The implications of the feature are pretty clear. USB Restricted Mode could cause complications for both law enforcement officials and malicious entities who have access to Lightning-based hacking devices.
Those groups will only have one week — from the time an iPhone was last unlocked — to access the data through hacking tools, such as GrayKey.
If you need a refresher, GrayKey is a small hacking tool that can essentially unlock any Lightning-based iPhone running even the latest versions of iOS. It bypasses the encryption by guessing the iPhone’s passcode, though the exact means it uses is still unclear.
GrayKey is also being snatched up by various law enforcement agencies across the U.S., including those at the federal, state and local level. The main concern, however, is that GrayKey or its code could fall into the wrong hands.
GrayKey’s developer, a firm called Grayshift, has already been targeted by an extortion attack. And other cybersecurity companies, like Cellebrite, have also suffered data breaches that exposed some of their hacking secrets.
While USB Restricted Mode can’t stop GrayKey hacking entirely, it can give entities with access to those platforms a limited time frame to so. Presumably, if one uses a longer alphanumeric password, USB Restricted Mode could kick in before a tool like GrayKey can bypass the encryption.
In its developer support documentation, Apple writes that the feature is a way to improve security. It notes that users will need to unlock their device at least once a week before it kicks in.

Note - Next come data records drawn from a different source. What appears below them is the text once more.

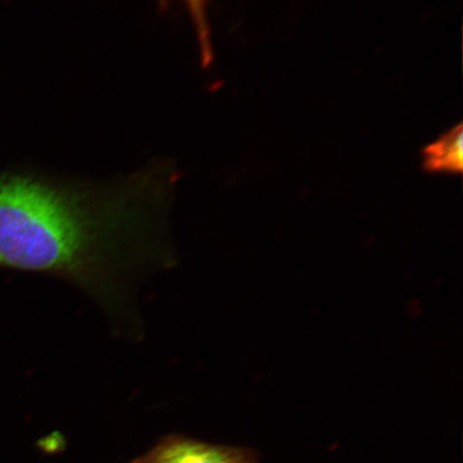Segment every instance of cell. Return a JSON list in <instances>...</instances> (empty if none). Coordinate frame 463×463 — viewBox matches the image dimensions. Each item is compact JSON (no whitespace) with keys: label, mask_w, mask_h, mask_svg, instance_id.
<instances>
[{"label":"cell","mask_w":463,"mask_h":463,"mask_svg":"<svg viewBox=\"0 0 463 463\" xmlns=\"http://www.w3.org/2000/svg\"><path fill=\"white\" fill-rule=\"evenodd\" d=\"M128 463H260L248 448L212 444L184 434L162 437L155 447Z\"/></svg>","instance_id":"6da1fadb"},{"label":"cell","mask_w":463,"mask_h":463,"mask_svg":"<svg viewBox=\"0 0 463 463\" xmlns=\"http://www.w3.org/2000/svg\"><path fill=\"white\" fill-rule=\"evenodd\" d=\"M424 165L430 171L461 172L463 165L462 124L445 133L422 150Z\"/></svg>","instance_id":"7a4b0ae2"},{"label":"cell","mask_w":463,"mask_h":463,"mask_svg":"<svg viewBox=\"0 0 463 463\" xmlns=\"http://www.w3.org/2000/svg\"><path fill=\"white\" fill-rule=\"evenodd\" d=\"M162 8L176 0H159ZM187 8L193 20L196 39H198L203 65L208 66L213 61V48L210 24L207 17V0H177Z\"/></svg>","instance_id":"3957f363"}]
</instances>
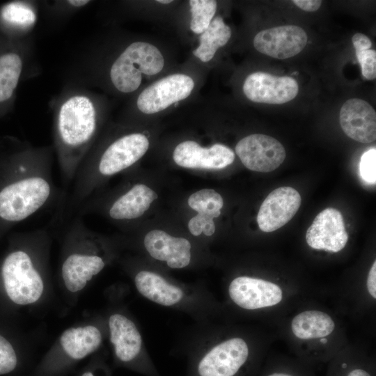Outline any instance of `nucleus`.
<instances>
[{
    "instance_id": "obj_17",
    "label": "nucleus",
    "mask_w": 376,
    "mask_h": 376,
    "mask_svg": "<svg viewBox=\"0 0 376 376\" xmlns=\"http://www.w3.org/2000/svg\"><path fill=\"white\" fill-rule=\"evenodd\" d=\"M157 198V194L144 184L132 185L108 204L107 215L113 220H132L141 217Z\"/></svg>"
},
{
    "instance_id": "obj_11",
    "label": "nucleus",
    "mask_w": 376,
    "mask_h": 376,
    "mask_svg": "<svg viewBox=\"0 0 376 376\" xmlns=\"http://www.w3.org/2000/svg\"><path fill=\"white\" fill-rule=\"evenodd\" d=\"M306 43V33L295 25L263 30L253 39V45L257 51L279 59L288 58L298 54Z\"/></svg>"
},
{
    "instance_id": "obj_30",
    "label": "nucleus",
    "mask_w": 376,
    "mask_h": 376,
    "mask_svg": "<svg viewBox=\"0 0 376 376\" xmlns=\"http://www.w3.org/2000/svg\"><path fill=\"white\" fill-rule=\"evenodd\" d=\"M352 41L356 52L370 49L372 47V42L369 38L361 33H355L352 36Z\"/></svg>"
},
{
    "instance_id": "obj_29",
    "label": "nucleus",
    "mask_w": 376,
    "mask_h": 376,
    "mask_svg": "<svg viewBox=\"0 0 376 376\" xmlns=\"http://www.w3.org/2000/svg\"><path fill=\"white\" fill-rule=\"evenodd\" d=\"M356 56L361 68L362 75L368 80L376 78V52L367 49L356 52Z\"/></svg>"
},
{
    "instance_id": "obj_7",
    "label": "nucleus",
    "mask_w": 376,
    "mask_h": 376,
    "mask_svg": "<svg viewBox=\"0 0 376 376\" xmlns=\"http://www.w3.org/2000/svg\"><path fill=\"white\" fill-rule=\"evenodd\" d=\"M228 295L240 308L255 311L279 304L283 299V290L278 284L247 276L235 278L229 284Z\"/></svg>"
},
{
    "instance_id": "obj_36",
    "label": "nucleus",
    "mask_w": 376,
    "mask_h": 376,
    "mask_svg": "<svg viewBox=\"0 0 376 376\" xmlns=\"http://www.w3.org/2000/svg\"><path fill=\"white\" fill-rule=\"evenodd\" d=\"M82 376H93V375L90 372H87V373H84Z\"/></svg>"
},
{
    "instance_id": "obj_31",
    "label": "nucleus",
    "mask_w": 376,
    "mask_h": 376,
    "mask_svg": "<svg viewBox=\"0 0 376 376\" xmlns=\"http://www.w3.org/2000/svg\"><path fill=\"white\" fill-rule=\"evenodd\" d=\"M367 290L369 295L374 299H376V262L374 261L367 276L366 281Z\"/></svg>"
},
{
    "instance_id": "obj_8",
    "label": "nucleus",
    "mask_w": 376,
    "mask_h": 376,
    "mask_svg": "<svg viewBox=\"0 0 376 376\" xmlns=\"http://www.w3.org/2000/svg\"><path fill=\"white\" fill-rule=\"evenodd\" d=\"M249 347L242 338L224 340L207 351L198 365L199 376H234L246 363Z\"/></svg>"
},
{
    "instance_id": "obj_4",
    "label": "nucleus",
    "mask_w": 376,
    "mask_h": 376,
    "mask_svg": "<svg viewBox=\"0 0 376 376\" xmlns=\"http://www.w3.org/2000/svg\"><path fill=\"white\" fill-rule=\"evenodd\" d=\"M164 65V58L155 46L146 42H134L112 63L109 79L118 91L130 93L139 88L143 74L156 75Z\"/></svg>"
},
{
    "instance_id": "obj_19",
    "label": "nucleus",
    "mask_w": 376,
    "mask_h": 376,
    "mask_svg": "<svg viewBox=\"0 0 376 376\" xmlns=\"http://www.w3.org/2000/svg\"><path fill=\"white\" fill-rule=\"evenodd\" d=\"M134 283L142 296L159 305L173 306L180 304L185 297L180 288L150 271L139 272L134 277Z\"/></svg>"
},
{
    "instance_id": "obj_13",
    "label": "nucleus",
    "mask_w": 376,
    "mask_h": 376,
    "mask_svg": "<svg viewBox=\"0 0 376 376\" xmlns=\"http://www.w3.org/2000/svg\"><path fill=\"white\" fill-rule=\"evenodd\" d=\"M299 193L292 187H281L272 191L261 204L257 222L260 229L273 232L286 224L301 205Z\"/></svg>"
},
{
    "instance_id": "obj_34",
    "label": "nucleus",
    "mask_w": 376,
    "mask_h": 376,
    "mask_svg": "<svg viewBox=\"0 0 376 376\" xmlns=\"http://www.w3.org/2000/svg\"><path fill=\"white\" fill-rule=\"evenodd\" d=\"M267 376H292V375L288 373H274Z\"/></svg>"
},
{
    "instance_id": "obj_18",
    "label": "nucleus",
    "mask_w": 376,
    "mask_h": 376,
    "mask_svg": "<svg viewBox=\"0 0 376 376\" xmlns=\"http://www.w3.org/2000/svg\"><path fill=\"white\" fill-rule=\"evenodd\" d=\"M110 340L116 357L128 362L138 356L142 348V337L135 324L126 316L115 313L109 319Z\"/></svg>"
},
{
    "instance_id": "obj_32",
    "label": "nucleus",
    "mask_w": 376,
    "mask_h": 376,
    "mask_svg": "<svg viewBox=\"0 0 376 376\" xmlns=\"http://www.w3.org/2000/svg\"><path fill=\"white\" fill-rule=\"evenodd\" d=\"M292 2L301 9L307 12H313L320 8L322 1L320 0H294Z\"/></svg>"
},
{
    "instance_id": "obj_5",
    "label": "nucleus",
    "mask_w": 376,
    "mask_h": 376,
    "mask_svg": "<svg viewBox=\"0 0 376 376\" xmlns=\"http://www.w3.org/2000/svg\"><path fill=\"white\" fill-rule=\"evenodd\" d=\"M1 275L8 297L15 304L26 305L39 299L44 283L33 255L26 249L10 252L4 259Z\"/></svg>"
},
{
    "instance_id": "obj_25",
    "label": "nucleus",
    "mask_w": 376,
    "mask_h": 376,
    "mask_svg": "<svg viewBox=\"0 0 376 376\" xmlns=\"http://www.w3.org/2000/svg\"><path fill=\"white\" fill-rule=\"evenodd\" d=\"M188 205L198 214L213 219L221 214L224 201L221 196L214 189H203L190 195Z\"/></svg>"
},
{
    "instance_id": "obj_6",
    "label": "nucleus",
    "mask_w": 376,
    "mask_h": 376,
    "mask_svg": "<svg viewBox=\"0 0 376 376\" xmlns=\"http://www.w3.org/2000/svg\"><path fill=\"white\" fill-rule=\"evenodd\" d=\"M194 87V80L187 75H169L146 88L137 97L136 107L146 114L159 112L187 98Z\"/></svg>"
},
{
    "instance_id": "obj_14",
    "label": "nucleus",
    "mask_w": 376,
    "mask_h": 376,
    "mask_svg": "<svg viewBox=\"0 0 376 376\" xmlns=\"http://www.w3.org/2000/svg\"><path fill=\"white\" fill-rule=\"evenodd\" d=\"M173 158L177 165L184 168L221 169L234 162L235 153L223 144L203 148L194 141H185L175 147Z\"/></svg>"
},
{
    "instance_id": "obj_26",
    "label": "nucleus",
    "mask_w": 376,
    "mask_h": 376,
    "mask_svg": "<svg viewBox=\"0 0 376 376\" xmlns=\"http://www.w3.org/2000/svg\"><path fill=\"white\" fill-rule=\"evenodd\" d=\"M191 30L197 34L203 33L209 26L216 13L217 1L213 0H191Z\"/></svg>"
},
{
    "instance_id": "obj_28",
    "label": "nucleus",
    "mask_w": 376,
    "mask_h": 376,
    "mask_svg": "<svg viewBox=\"0 0 376 376\" xmlns=\"http://www.w3.org/2000/svg\"><path fill=\"white\" fill-rule=\"evenodd\" d=\"M17 365V356L11 344L0 335V375L13 370Z\"/></svg>"
},
{
    "instance_id": "obj_9",
    "label": "nucleus",
    "mask_w": 376,
    "mask_h": 376,
    "mask_svg": "<svg viewBox=\"0 0 376 376\" xmlns=\"http://www.w3.org/2000/svg\"><path fill=\"white\" fill-rule=\"evenodd\" d=\"M235 152L245 167L257 172L272 171L285 158V148L279 141L260 134L242 139L235 146Z\"/></svg>"
},
{
    "instance_id": "obj_2",
    "label": "nucleus",
    "mask_w": 376,
    "mask_h": 376,
    "mask_svg": "<svg viewBox=\"0 0 376 376\" xmlns=\"http://www.w3.org/2000/svg\"><path fill=\"white\" fill-rule=\"evenodd\" d=\"M53 146L24 148L15 158L10 179L0 188V220L17 223L57 199L61 192L52 175Z\"/></svg>"
},
{
    "instance_id": "obj_22",
    "label": "nucleus",
    "mask_w": 376,
    "mask_h": 376,
    "mask_svg": "<svg viewBox=\"0 0 376 376\" xmlns=\"http://www.w3.org/2000/svg\"><path fill=\"white\" fill-rule=\"evenodd\" d=\"M231 36L230 28L218 16L212 20L208 28L201 33L199 45L194 55L203 62L210 61L217 49L224 46Z\"/></svg>"
},
{
    "instance_id": "obj_1",
    "label": "nucleus",
    "mask_w": 376,
    "mask_h": 376,
    "mask_svg": "<svg viewBox=\"0 0 376 376\" xmlns=\"http://www.w3.org/2000/svg\"><path fill=\"white\" fill-rule=\"evenodd\" d=\"M54 151L66 185L94 146L100 124V109L88 89L70 86L52 103Z\"/></svg>"
},
{
    "instance_id": "obj_27",
    "label": "nucleus",
    "mask_w": 376,
    "mask_h": 376,
    "mask_svg": "<svg viewBox=\"0 0 376 376\" xmlns=\"http://www.w3.org/2000/svg\"><path fill=\"white\" fill-rule=\"evenodd\" d=\"M376 149L372 148L365 152L360 160L359 173L361 179L369 185L376 182Z\"/></svg>"
},
{
    "instance_id": "obj_15",
    "label": "nucleus",
    "mask_w": 376,
    "mask_h": 376,
    "mask_svg": "<svg viewBox=\"0 0 376 376\" xmlns=\"http://www.w3.org/2000/svg\"><path fill=\"white\" fill-rule=\"evenodd\" d=\"M340 124L347 136L360 143H371L376 139V113L367 102L351 98L342 106Z\"/></svg>"
},
{
    "instance_id": "obj_24",
    "label": "nucleus",
    "mask_w": 376,
    "mask_h": 376,
    "mask_svg": "<svg viewBox=\"0 0 376 376\" xmlns=\"http://www.w3.org/2000/svg\"><path fill=\"white\" fill-rule=\"evenodd\" d=\"M24 66V58L18 52L0 55V103L8 101L13 96Z\"/></svg>"
},
{
    "instance_id": "obj_16",
    "label": "nucleus",
    "mask_w": 376,
    "mask_h": 376,
    "mask_svg": "<svg viewBox=\"0 0 376 376\" xmlns=\"http://www.w3.org/2000/svg\"><path fill=\"white\" fill-rule=\"evenodd\" d=\"M143 244L152 258L166 262L172 269H182L190 263L191 246L185 238L171 236L162 230H152L145 235Z\"/></svg>"
},
{
    "instance_id": "obj_3",
    "label": "nucleus",
    "mask_w": 376,
    "mask_h": 376,
    "mask_svg": "<svg viewBox=\"0 0 376 376\" xmlns=\"http://www.w3.org/2000/svg\"><path fill=\"white\" fill-rule=\"evenodd\" d=\"M67 240L73 246L61 265L64 284L70 292L83 289L88 281L105 266L104 258L88 249L94 236L84 224L82 217H76L68 226Z\"/></svg>"
},
{
    "instance_id": "obj_10",
    "label": "nucleus",
    "mask_w": 376,
    "mask_h": 376,
    "mask_svg": "<svg viewBox=\"0 0 376 376\" xmlns=\"http://www.w3.org/2000/svg\"><path fill=\"white\" fill-rule=\"evenodd\" d=\"M243 91L251 101L279 104L293 100L298 93L299 86L291 77L256 72L246 78Z\"/></svg>"
},
{
    "instance_id": "obj_20",
    "label": "nucleus",
    "mask_w": 376,
    "mask_h": 376,
    "mask_svg": "<svg viewBox=\"0 0 376 376\" xmlns=\"http://www.w3.org/2000/svg\"><path fill=\"white\" fill-rule=\"evenodd\" d=\"M335 327V322L329 314L317 310L299 313L290 323L293 335L302 340L327 337L334 331Z\"/></svg>"
},
{
    "instance_id": "obj_35",
    "label": "nucleus",
    "mask_w": 376,
    "mask_h": 376,
    "mask_svg": "<svg viewBox=\"0 0 376 376\" xmlns=\"http://www.w3.org/2000/svg\"><path fill=\"white\" fill-rule=\"evenodd\" d=\"M157 1L160 3H164V4L173 2V1H171V0H159V1Z\"/></svg>"
},
{
    "instance_id": "obj_12",
    "label": "nucleus",
    "mask_w": 376,
    "mask_h": 376,
    "mask_svg": "<svg viewBox=\"0 0 376 376\" xmlns=\"http://www.w3.org/2000/svg\"><path fill=\"white\" fill-rule=\"evenodd\" d=\"M306 240L317 250L336 253L344 249L348 235L341 213L332 207L321 211L308 228Z\"/></svg>"
},
{
    "instance_id": "obj_33",
    "label": "nucleus",
    "mask_w": 376,
    "mask_h": 376,
    "mask_svg": "<svg viewBox=\"0 0 376 376\" xmlns=\"http://www.w3.org/2000/svg\"><path fill=\"white\" fill-rule=\"evenodd\" d=\"M347 376H371L366 370L361 368H355L351 370Z\"/></svg>"
},
{
    "instance_id": "obj_21",
    "label": "nucleus",
    "mask_w": 376,
    "mask_h": 376,
    "mask_svg": "<svg viewBox=\"0 0 376 376\" xmlns=\"http://www.w3.org/2000/svg\"><path fill=\"white\" fill-rule=\"evenodd\" d=\"M100 331L95 326L70 328L62 334L60 343L65 353L81 359L95 352L102 343Z\"/></svg>"
},
{
    "instance_id": "obj_23",
    "label": "nucleus",
    "mask_w": 376,
    "mask_h": 376,
    "mask_svg": "<svg viewBox=\"0 0 376 376\" xmlns=\"http://www.w3.org/2000/svg\"><path fill=\"white\" fill-rule=\"evenodd\" d=\"M0 18L6 26L14 29L16 33L26 34L31 32L36 23V7L31 2H10L1 8Z\"/></svg>"
}]
</instances>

USB Restricted Mode was first included in an iOS 11.3 beta but was pulled before the final release. Apple could also pull the mode before the release of iOS 11.4, so there’s no guarantee that it’ll show up in the next update.
On the other hand, the mode hints that Apple is aware of the proliferation of iPhone hacking tools and is taking active steps to combat them.
The exact methods these tools leverage are usually kept secret, making it hard to Apple to patch those vulnerabilities. But a feature like USB Restricted Mode is a clever and elegant way to get around that and make those tools harder to use successfully.